Uno de los principales secretos del Estudiantes de Zubeldía es que su formacion presentaba un equilibrio casi perfecto: cada uno le daba al compañero lo que al compañero le faltaba y recibía, al mismo tiempo, lo que le faltaba a el.
En el centro de la defensa, Ramón Aguirre Suarez, un tipo fuerte, recio, que rompía el juego con sus salidas, y Raúl Madero, dueño de una técnica depuradisima, que le cuidaba las espaldas. Uno te mataba y el otro te la sacaba de taquito. Madero, también, mas de una ves jugó de volante central.
En el medio, nadie se quedaba quieto, Carlos Bilardo era el mas inteligente, el mas frío, el que sabía leer el partido, era la representación de Zubeldía dentro de la cancha.
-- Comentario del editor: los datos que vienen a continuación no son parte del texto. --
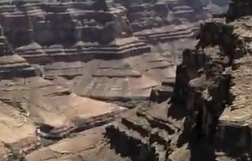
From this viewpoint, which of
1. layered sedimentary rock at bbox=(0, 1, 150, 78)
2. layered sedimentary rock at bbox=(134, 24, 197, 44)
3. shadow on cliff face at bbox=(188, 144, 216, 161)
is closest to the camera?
shadow on cliff face at bbox=(188, 144, 216, 161)

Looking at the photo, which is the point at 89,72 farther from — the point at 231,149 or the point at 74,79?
the point at 231,149

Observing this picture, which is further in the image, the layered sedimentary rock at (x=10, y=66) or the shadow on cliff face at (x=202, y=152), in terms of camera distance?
the layered sedimentary rock at (x=10, y=66)

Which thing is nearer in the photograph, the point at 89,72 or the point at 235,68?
the point at 235,68

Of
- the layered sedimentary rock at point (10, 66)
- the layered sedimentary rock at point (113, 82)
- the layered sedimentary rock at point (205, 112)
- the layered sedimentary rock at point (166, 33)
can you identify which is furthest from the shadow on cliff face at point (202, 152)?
the layered sedimentary rock at point (166, 33)

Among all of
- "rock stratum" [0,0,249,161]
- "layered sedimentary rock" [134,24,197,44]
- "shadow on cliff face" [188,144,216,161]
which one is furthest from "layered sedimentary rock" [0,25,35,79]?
"shadow on cliff face" [188,144,216,161]

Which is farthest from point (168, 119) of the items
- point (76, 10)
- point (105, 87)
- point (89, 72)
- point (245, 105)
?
point (76, 10)

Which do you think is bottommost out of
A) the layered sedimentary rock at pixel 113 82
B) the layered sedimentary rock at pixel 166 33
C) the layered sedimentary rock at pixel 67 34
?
the layered sedimentary rock at pixel 113 82

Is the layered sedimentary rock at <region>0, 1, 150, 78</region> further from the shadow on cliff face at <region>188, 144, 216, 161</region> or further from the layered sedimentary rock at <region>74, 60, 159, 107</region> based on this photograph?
the shadow on cliff face at <region>188, 144, 216, 161</region>

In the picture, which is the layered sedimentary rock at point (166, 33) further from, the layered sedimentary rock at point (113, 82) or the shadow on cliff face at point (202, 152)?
the shadow on cliff face at point (202, 152)

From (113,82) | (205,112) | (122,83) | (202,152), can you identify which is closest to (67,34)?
(113,82)

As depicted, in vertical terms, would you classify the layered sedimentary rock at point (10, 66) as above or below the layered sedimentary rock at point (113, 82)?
above

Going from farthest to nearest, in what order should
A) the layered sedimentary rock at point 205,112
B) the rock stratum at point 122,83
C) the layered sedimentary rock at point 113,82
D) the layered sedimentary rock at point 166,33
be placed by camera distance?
the layered sedimentary rock at point 166,33, the layered sedimentary rock at point 113,82, the rock stratum at point 122,83, the layered sedimentary rock at point 205,112
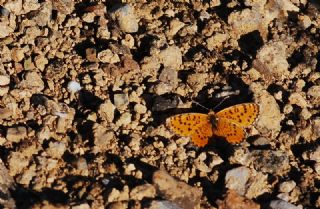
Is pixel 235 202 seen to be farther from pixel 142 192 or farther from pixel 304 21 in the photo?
pixel 304 21

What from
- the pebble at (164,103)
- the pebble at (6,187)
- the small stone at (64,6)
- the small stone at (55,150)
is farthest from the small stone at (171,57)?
the pebble at (6,187)

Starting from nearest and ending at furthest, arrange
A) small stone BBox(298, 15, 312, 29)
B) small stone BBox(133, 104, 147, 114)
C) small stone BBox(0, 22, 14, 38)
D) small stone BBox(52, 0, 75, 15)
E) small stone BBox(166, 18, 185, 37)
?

Era el hombre en el que mas confiaba el DT.
Carlos Pachamé, el cinco, ofrecía una entrega de mil por mil, luchaba desde el primer al ultimo minuto, se complementaba con la inteligencia de Bilardo y la técnica del Bocha Flores o de Juancito Echecopar, que jugaban de diez, aunque también corrían al rival hasta su propia area.
Arriba habían 2 tipos que se cruzaban permanentemente: Felipe Ribaudo y Marcos Conigliaro, Ribaudo arrancaba por la punta derecha, pero como había sido 9, solía tomar por sorpresa a los marcadores.
Alguna ves, el legendario Rinus Michel, el técnico holandes creador de la naranja mecánica, confensó que tomó en cuentas aquel movimiento de pinzas de los delanteros de Estudiantes para omprimirles ciertas caracteristicas al ajax y a la Selección de su país. De esta manera consiguieron un funcionamiento perfecto.
Quedan para el final dos valores destacadisimos de Estudiantes, La Bruja Verón, que por intuitivo y genial hacía lo que quería: era inteligente para jugar y sabía buscar lo que más le convenía. Gambeteador y gran improvisador. Todos en ese equipo tenían un cierto ordenamiento táctico que cumplir, menos Verón, que era libre. Y el flaco Poletti: un arquerazo terrible, muy joven y con unas condiciones barbaras. Tenía los reflejos de un atajador y al mismo tiempo venía de la escuela de Errea y de Gatti, de sus tiempos en Atlanta, por lo que sabía jugar con los pies.